Die Sehnsucht nach dem traditionellen Auftakt kann wohl auch Gefängnismauern überwinden. Was für eine Narretei.

Er hatte nur noch ein paar Tage, es waren 28, aber er hielt es einfach nicht mehr aus. Ein Häftling, der wegen eines Betäubungsmitteldelikts in der Justizvollzugsanstalt Euskirchen einsaß, hat sich kurz vor dem Ablauf seiner Strafe aus dem Staub gemacht. Der Grund: Er wollte nicht noch einmal den Karnevals-Auftakt verpassen.

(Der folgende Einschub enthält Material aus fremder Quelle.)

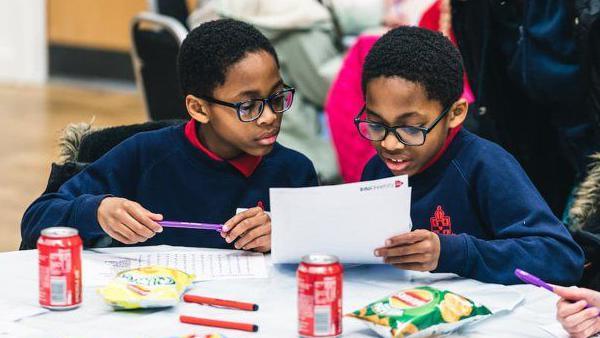 Two young male students, wearing glasses and blue school uniforms, work on some tasks. The table they are working on includes drinks, snacks and stationery. 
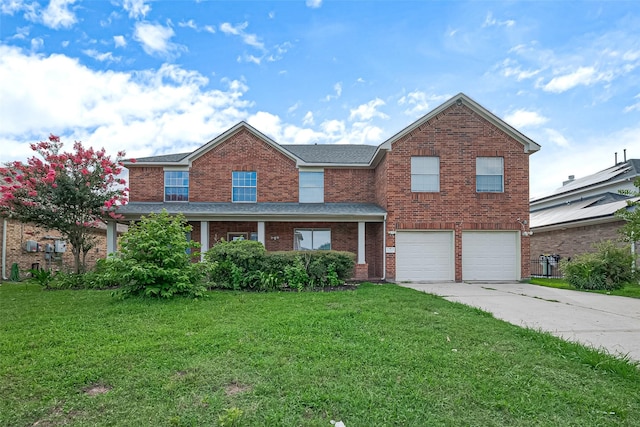 11107 Camino Oaks Dr, Houston, TX 77064 - traditional-style home with an attached garage, concrete driveway, a front lawn, and brick siding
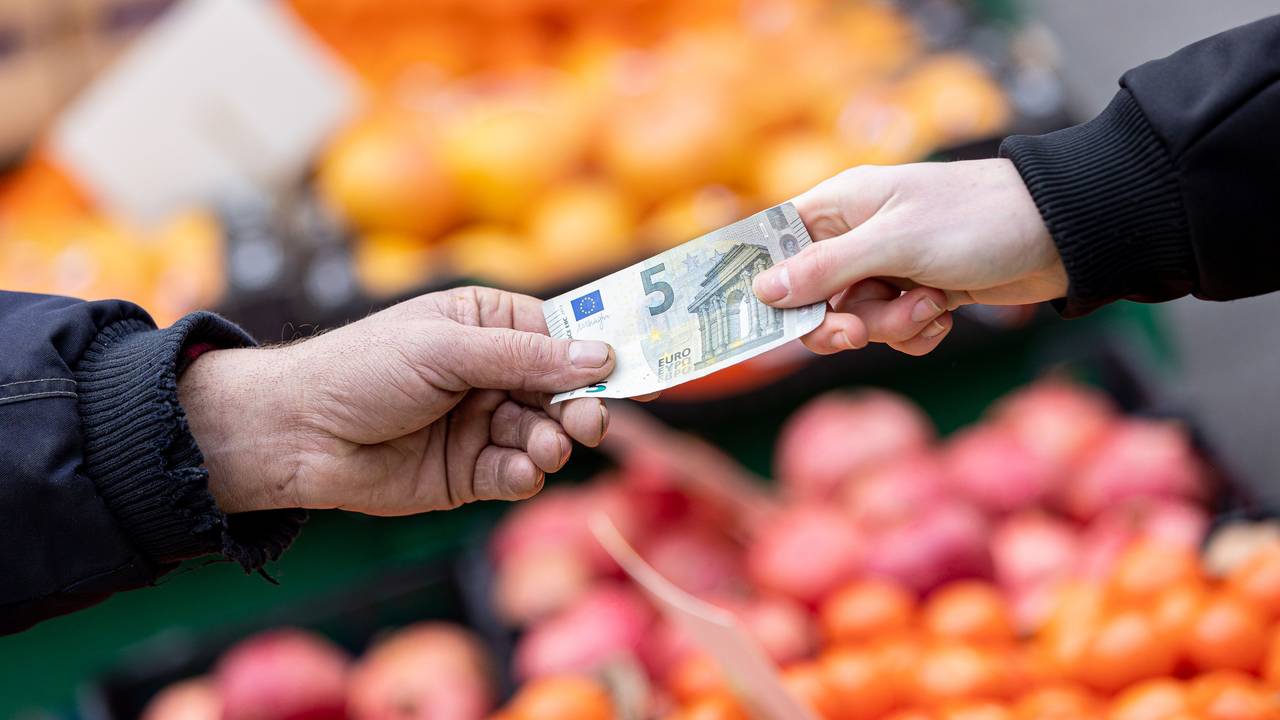 Das Symbolfoto aus dem Jahr 2022 zeigt zwei Hände, die einen 5-Euro-Schein halten. Im Hintergrund sind Kisten mit Obst und Gemüse zu sehen.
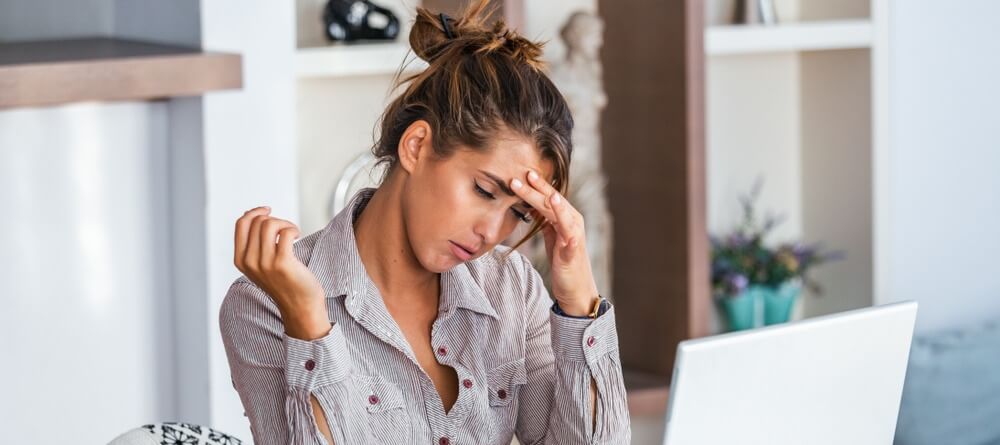A women feeling a headache as part of her post concussion symptoms.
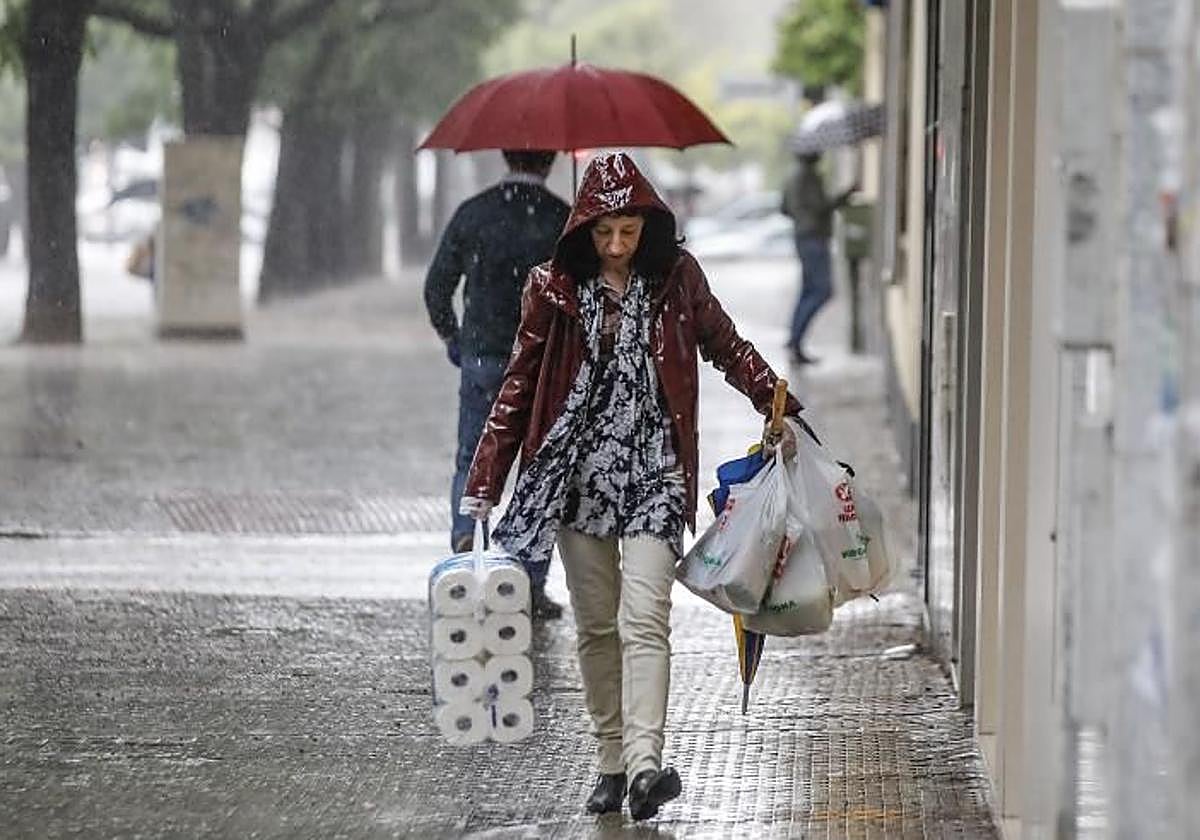 Una mujer con chubasquero caminando por la ciudad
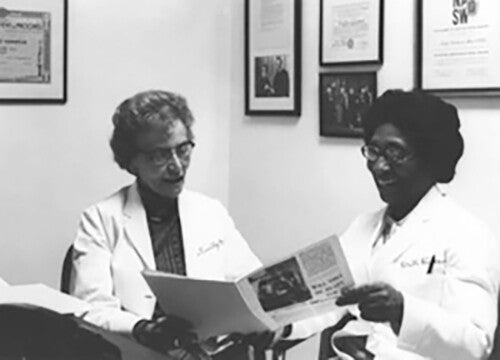 Helen O. Dickens in white coat conferring with another female doctor in an office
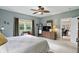 The bedroom features a large window, wood dresser, and a ceiling fan to maximize comfort and style at 1663 Sweetgum Dr, Greenwood, IN 46143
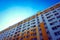 Low angle shot of a building, bright blue sky above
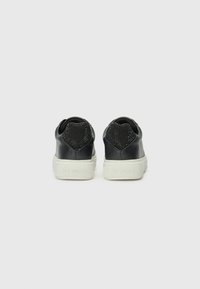 Zwarte leren sneakers met witte rubberen zolen, voorzien van een textiel zwarte stof bij de hiel en een reliëflogo-detail aan de zijkanten.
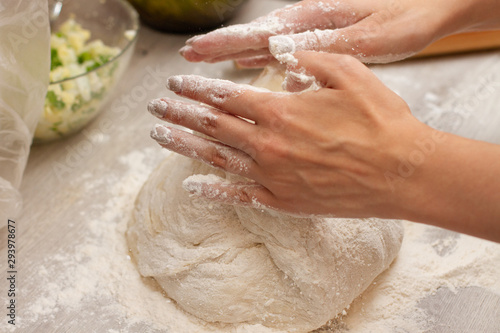 female hands making dough on a table with flour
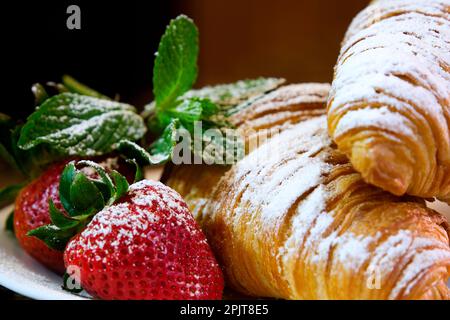 Croissant on the white plate, with fresh strawberry and whipped cream. High quality photo Stock Photo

Es gilt eben das Motto: Jeck loss Jeck elans (Lass den anderen Jeck vorbei). Im übertragenen Sinne: leben und leben lassen. Auf den ersten Blick natürlich ein Skandal, auf den zweiten versteht man auch als Nicht-Rheinländer diese tiefe Sehnsucht nach Gemeinsamkeit, Albernheit und Frohsinn, gerade, wenn man aus einer Zelle kommt. Schon der Immun­biologe, Aphoristiker und Hochschullehrer Gerhard Uhlenbrock wusste: „An Karneval maskiert man sich, damit man die Maske fallen lassen kann.“

Häftling flieht wegen Karneval aus Gefängnis

Scheinbar Unwiederbringliches zurückholen zu wollen ist ein zutiefst menschliches Gefühl. Stichwort: einmal noch. Der Hamburger Komponist Richard Germer hat diese Sehnsucht schon in den 30er-Jahren musikalisch umgesetzt. „Einmal noch nach Bombay/ oder nach Shanghai./ Einmal noch nach Rio/ oder nach Hawaii“, schrieb er. Lale Andersen, Hans Albers, Freddy und Karl Dall sangen das, und die Leute, nicht nur die Sailor, wussten, wie es gemeint war.

Manches Flüchtige würde man gern halten, nach dem „Faust“-Motto: „Werd ich zum Augenblicke sagen: Verweile doch, du bist so schön.“ Auf Dauer kann das aber kaum gut gehen. Der Karnevals-Junkie kam nach dem närrischen Einmal-noch-Erlebnis zurück, meldete sich bei der Polizei und erklärte sich bereit, seine Reststrafe abzusitzen. Mit 26 Jahren muss er noch keine Endzeit-Stimmung propagieren. Die aktuellen Folgen für ihn sind noch unklar, vermutlich aber humorlos.